--- Start of Passage ---
To: Julian Anastasov <ja@xxxxxx>
Subject: Re: IPVS 0.2 crash with SMP kernels (was: ipvs-0.8.0 available)
Cc: lvs-users@xxxxxxxxxxxxxxxxxxxxxx
From: Radu-Adrian Feurdean <raf@xxxxxxxx>
Date: Wed, 9 May 2001 23:21:43 +0200 (CEST)
On Wed, 9 May 2001, Julian Anastasov wrote:

> 
>       Hello,
> 
> On Wed, 9 May 2001, Radu-Adrian Feurdean wrote:
> 
> > 8 hours, 2 kernel+ipvs upgrades and about 10000 lines of kernel logs after,
> > not so often in the logs (still plenty of):
> >
> > kernel: IPVS: Incoming failed TCP checksum from bla.bla.bla.bla (size=20)!
> 
>       eth model? May be caused from remote attacks? I can see such
> messages in my Linux 2.2 logs too.

Same thing with eepro100 (intel card) and tulip or de4x5 (Quad D-link with DEC
chipset). We had to turn all TCP options off on both director and real
servers, because otherwise each and every packet generated by a linux client
caused a similar message. Cables are good and switches are CISCO on all the
network, so the packets are not trashed on our network (I hope).

> > 2.4.2+ipvs_0.2.6, 2.4.2+ipvs_0.2.7, 2.4.3+ipvs_0.2.8, 2.4.4+ipvs_0.2.11
> > All these combinations (SMP based) crashed in less than 8 hours of high
> > traffic. 2.4.2+0.2.7 resisted over a week-end at low traffic (~2.5 Mbps)
> 
>       We need this crash report! But with the latest versions, please.

We will try to get something at the next director install or when new "SMP
tests" are approved. Now that machine is running fine with UP kernel. The
previous crashes brought the machine to a total lock, so nothing arrived to
syslog. And the admins that were on duty in that period (one week-end,
one night and one legal holiday) didn't have the inspiration to log the
messeages from the serial console.

Unfortunately, IPVS worked great while testing, and all problems appeared only
in production, and unfortunately not during work hours.

Tomorrow we'll start loadbalancing FTP. We'll prepare to get crash logs in
case anything wrong would happen.
--- End of Passage ---
--- Start of Supplied information ---
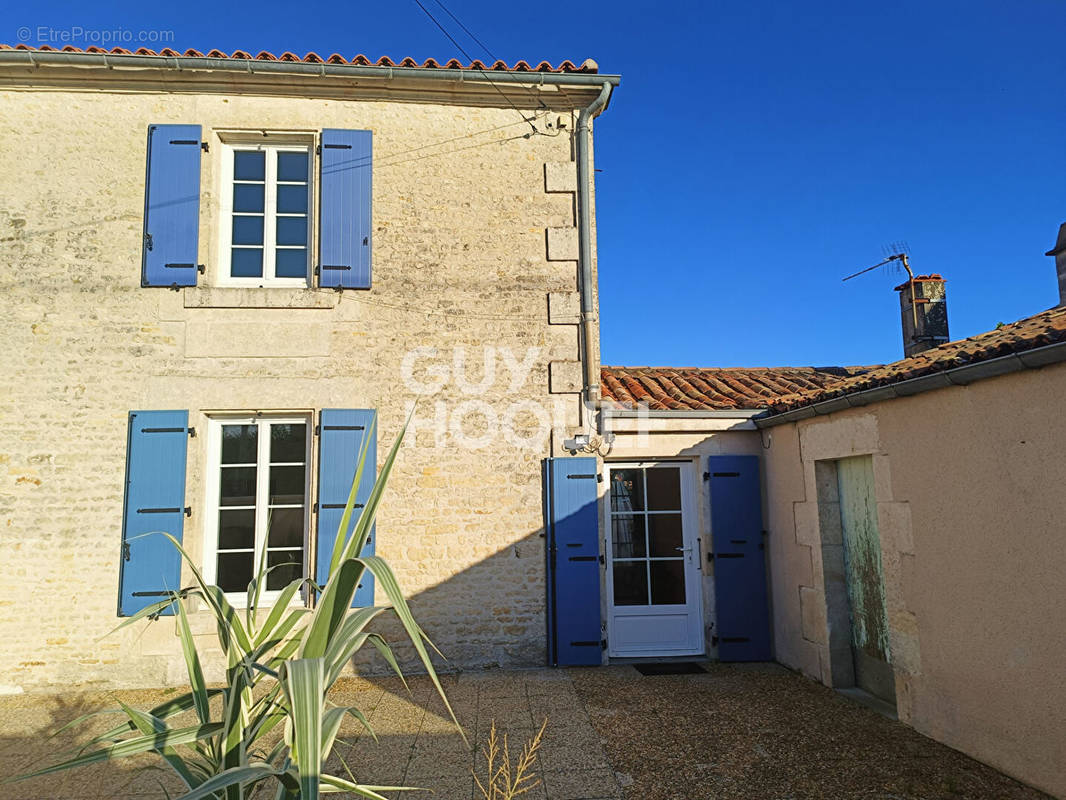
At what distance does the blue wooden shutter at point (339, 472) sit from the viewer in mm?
5398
--- End of Supplied information ---
#### [What you need to do]
Reproduce the IPVS crash email word for word, between "To: Julian Anastasov" and "23:21:43 +0200 (CEST)", inclusive.

#### [Exercise response]
To: Julian Anastasov <ja@xxxxxx>
Subject: Re: IPVS 0.2 crash with SMP kernels (was: ipvs-0.8.0 available)
Cc: lvs-users@xxxxxxxxxxxxxxxxxxxxxx
From: Radu-Adrian Feurdean <raf@xxxxxxxx>
Date: Wed, 9 May 2001 23:21:43 +0200 (CEST)